Hands on data analysis -- data reconstruction

1. Data consolidation

1.1 import basic library

import numpy as np
import pandas as pd

1.2 loading data

#Load all the data in the data folder and observe the relationship between them compared with the previous original data
text_left_up = pd.read_csv("train-left-up.csv")
text_left_down = pd.read_csv("train-left-down.csv")
text_right_up = pd.read_csv("train-right-up.csv")
text_right_down = pd.read_csv("train-right-down.csv")
text = pd.read_csv('train.csv')

#The four data are the overall data, which are divided into four blocks according to the upper left, lower left, upper right and lower right.

1.3 merging data

# Method 1: use concat Method: add data train-left-up.csv and train-right-up.csv Merge horizontally into one table, and # Save this table as result_up use concat Method: add train-left-down and train-right-down Horizontal merge into one # Table and save the table as result_down.  Then put the result above_ Up and result_down is merged vertically into result.
list_up = [text_left_up,text_right_up]
result_up = pd.concat(list_up,axis=1)

result_down = pd.concat(list_down,axis=1)

result = pd.concat([result_up,result_down])

#Method 2: use DataFrame's own methods, join method and append method
resul_up = text_left_up.join(text_right_up)

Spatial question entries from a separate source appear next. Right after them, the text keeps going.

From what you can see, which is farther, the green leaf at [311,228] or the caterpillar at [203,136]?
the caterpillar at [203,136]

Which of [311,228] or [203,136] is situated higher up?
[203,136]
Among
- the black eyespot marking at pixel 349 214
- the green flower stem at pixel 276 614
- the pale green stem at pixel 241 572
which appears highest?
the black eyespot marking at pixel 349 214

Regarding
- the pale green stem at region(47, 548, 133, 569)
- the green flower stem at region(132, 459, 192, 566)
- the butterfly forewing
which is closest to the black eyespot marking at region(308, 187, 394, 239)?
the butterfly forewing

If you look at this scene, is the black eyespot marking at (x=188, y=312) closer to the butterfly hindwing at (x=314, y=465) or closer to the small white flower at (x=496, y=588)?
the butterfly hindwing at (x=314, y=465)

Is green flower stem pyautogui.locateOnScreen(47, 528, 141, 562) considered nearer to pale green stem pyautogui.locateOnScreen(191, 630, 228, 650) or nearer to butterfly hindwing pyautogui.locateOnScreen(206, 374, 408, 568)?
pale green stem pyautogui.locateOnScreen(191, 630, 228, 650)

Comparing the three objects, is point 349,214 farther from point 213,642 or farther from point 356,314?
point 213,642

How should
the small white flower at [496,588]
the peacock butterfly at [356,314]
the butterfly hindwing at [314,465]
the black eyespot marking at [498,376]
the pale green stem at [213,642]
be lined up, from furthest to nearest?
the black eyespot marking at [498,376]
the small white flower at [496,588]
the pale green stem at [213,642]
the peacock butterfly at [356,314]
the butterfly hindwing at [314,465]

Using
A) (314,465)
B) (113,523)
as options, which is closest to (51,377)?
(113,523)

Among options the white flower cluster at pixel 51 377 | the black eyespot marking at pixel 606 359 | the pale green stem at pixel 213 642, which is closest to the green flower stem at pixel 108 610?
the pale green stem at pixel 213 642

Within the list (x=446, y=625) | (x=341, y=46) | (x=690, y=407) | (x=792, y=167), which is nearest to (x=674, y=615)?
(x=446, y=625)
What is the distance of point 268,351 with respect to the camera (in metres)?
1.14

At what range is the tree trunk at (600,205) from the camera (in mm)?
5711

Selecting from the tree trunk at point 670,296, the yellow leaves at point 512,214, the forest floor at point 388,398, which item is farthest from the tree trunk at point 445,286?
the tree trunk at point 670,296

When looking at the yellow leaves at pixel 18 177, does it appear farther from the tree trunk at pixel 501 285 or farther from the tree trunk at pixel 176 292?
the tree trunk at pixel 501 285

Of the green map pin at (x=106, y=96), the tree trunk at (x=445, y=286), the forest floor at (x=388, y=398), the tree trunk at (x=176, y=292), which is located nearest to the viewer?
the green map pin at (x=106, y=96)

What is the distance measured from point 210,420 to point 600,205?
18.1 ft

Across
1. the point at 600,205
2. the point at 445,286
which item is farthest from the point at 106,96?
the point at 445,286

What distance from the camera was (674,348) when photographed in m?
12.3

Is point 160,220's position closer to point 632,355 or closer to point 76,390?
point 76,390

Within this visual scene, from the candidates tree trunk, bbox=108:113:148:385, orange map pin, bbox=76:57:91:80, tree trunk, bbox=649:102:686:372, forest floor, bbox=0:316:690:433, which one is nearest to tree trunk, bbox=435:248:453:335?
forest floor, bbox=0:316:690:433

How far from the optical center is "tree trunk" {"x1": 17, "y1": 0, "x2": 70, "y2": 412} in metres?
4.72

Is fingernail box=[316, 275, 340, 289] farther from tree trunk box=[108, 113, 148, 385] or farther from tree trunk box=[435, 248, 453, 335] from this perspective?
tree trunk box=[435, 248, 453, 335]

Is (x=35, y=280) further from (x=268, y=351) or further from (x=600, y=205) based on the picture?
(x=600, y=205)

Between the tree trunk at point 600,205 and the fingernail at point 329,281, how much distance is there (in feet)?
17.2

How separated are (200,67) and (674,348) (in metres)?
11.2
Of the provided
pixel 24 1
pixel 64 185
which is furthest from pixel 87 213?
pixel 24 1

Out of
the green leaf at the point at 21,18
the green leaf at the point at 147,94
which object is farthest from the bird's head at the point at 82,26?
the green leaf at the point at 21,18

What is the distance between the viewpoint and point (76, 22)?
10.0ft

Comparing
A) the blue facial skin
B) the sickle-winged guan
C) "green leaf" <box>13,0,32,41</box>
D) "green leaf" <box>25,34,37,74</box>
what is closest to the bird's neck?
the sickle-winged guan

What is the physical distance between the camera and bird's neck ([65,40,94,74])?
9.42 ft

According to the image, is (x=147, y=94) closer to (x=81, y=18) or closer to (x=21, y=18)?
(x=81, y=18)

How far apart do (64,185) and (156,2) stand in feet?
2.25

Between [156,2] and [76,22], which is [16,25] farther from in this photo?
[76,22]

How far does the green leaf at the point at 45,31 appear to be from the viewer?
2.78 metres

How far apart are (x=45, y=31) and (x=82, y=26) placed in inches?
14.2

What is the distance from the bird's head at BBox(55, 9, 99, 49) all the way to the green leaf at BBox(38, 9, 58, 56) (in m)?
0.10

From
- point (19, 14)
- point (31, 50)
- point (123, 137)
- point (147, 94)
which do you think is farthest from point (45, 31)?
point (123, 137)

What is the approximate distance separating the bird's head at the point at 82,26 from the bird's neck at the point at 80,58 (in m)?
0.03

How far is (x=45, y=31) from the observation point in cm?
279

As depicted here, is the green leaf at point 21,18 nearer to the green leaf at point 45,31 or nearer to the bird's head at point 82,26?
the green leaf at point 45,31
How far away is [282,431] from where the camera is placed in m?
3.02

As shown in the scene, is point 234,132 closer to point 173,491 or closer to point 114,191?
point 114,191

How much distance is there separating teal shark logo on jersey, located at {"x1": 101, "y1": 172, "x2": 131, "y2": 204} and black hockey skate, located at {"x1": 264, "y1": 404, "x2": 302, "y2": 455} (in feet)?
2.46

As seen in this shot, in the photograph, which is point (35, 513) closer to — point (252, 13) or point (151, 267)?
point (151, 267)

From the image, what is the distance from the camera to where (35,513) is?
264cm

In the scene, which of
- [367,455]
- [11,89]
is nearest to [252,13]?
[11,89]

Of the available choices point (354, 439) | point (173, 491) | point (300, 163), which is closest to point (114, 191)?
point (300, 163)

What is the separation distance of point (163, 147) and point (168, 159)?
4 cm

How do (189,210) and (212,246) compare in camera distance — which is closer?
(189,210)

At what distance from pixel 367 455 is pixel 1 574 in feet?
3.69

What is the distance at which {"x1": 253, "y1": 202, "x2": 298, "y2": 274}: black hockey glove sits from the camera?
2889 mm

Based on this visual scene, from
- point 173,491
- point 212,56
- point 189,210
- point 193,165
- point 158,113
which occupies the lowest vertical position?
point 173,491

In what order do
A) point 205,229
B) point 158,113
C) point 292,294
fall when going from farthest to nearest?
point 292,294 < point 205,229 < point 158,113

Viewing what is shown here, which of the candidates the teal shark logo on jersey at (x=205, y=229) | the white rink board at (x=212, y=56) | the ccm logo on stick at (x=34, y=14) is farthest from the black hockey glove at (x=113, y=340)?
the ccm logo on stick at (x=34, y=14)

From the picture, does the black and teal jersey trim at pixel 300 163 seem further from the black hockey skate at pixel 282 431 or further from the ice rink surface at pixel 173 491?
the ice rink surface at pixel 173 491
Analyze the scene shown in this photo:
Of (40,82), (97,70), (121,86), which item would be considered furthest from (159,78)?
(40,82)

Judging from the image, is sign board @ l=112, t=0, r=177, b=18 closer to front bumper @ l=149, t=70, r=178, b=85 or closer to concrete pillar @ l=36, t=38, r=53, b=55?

result_down = text_left_down.join(text_right_down)

result = result_up.append(result_down)

#Method 3: use the merge method of panels and the append method of DataFrame
result_up = pd.merge(text_left_up,text_right_up,left_index=True,right_index=True)

result_down = pd.merge(text_left_down,text_right_down,left_index=True,right_index=True)

result = resul_up.append(result_down)
[thinking] 1. Compare the different and same methods of merge, join and concat.
2. Think about why the append method of DataFrame is required in task 4 and task 5,
3. How to use merge or join to complete task 4 and task 5?

merge function
leftSpliced left DataFrame object
rightSpliced right DataFrame object

The name of the column or index level to join.

Must be found in the left and right DataFrame objects. If not passed and left_index and right_ If the index is False, the intersection of columns in the DataFrame will be inferred as a join key.

left_onThe column (index level) in the DataFrame on the left is used as the key. (column name, index level name, array with length equal to the length of DataFrame.)
left_indexleft_index=True, the row label is used as its connection key. For a DataFrame with MultiIndex (hierarchy), the number of levels must match the number of connection keys in the DataFrame on the right.

(left, right, outer, inner). Default inner.

  inner is the intersection and outer is the union.


: sort the resulting dataframes by the join key in dictionary order.

The default is True, and setting it to False will significantly improve performance in many cases

copyAlways copy data from the passed DataFrame object (default = True)
join function


Rules used to specify data retention after table consolidation (the same as merge)
onThe name of the column or index level to join.


If you encounter a column with the same name but different values in the process of merging with tables, and you want to keep them during merging, you can use suffixes to add suffixes to the duplicate column names of each table
Combat function


series, dataframe or panel sequence lsit  
axisAxes that need to merge links. 0 is lie, 1 is hang, and the default axis=0
joinThe connection mode is inner or outer
mergeHorizontal splicing, database style link merging, you can specify the key of the link
joinTransverse splicing
conbatBoth horizontal and vertical

2. Because append is used, longitudinal splicing can be performed (additional lines can be added).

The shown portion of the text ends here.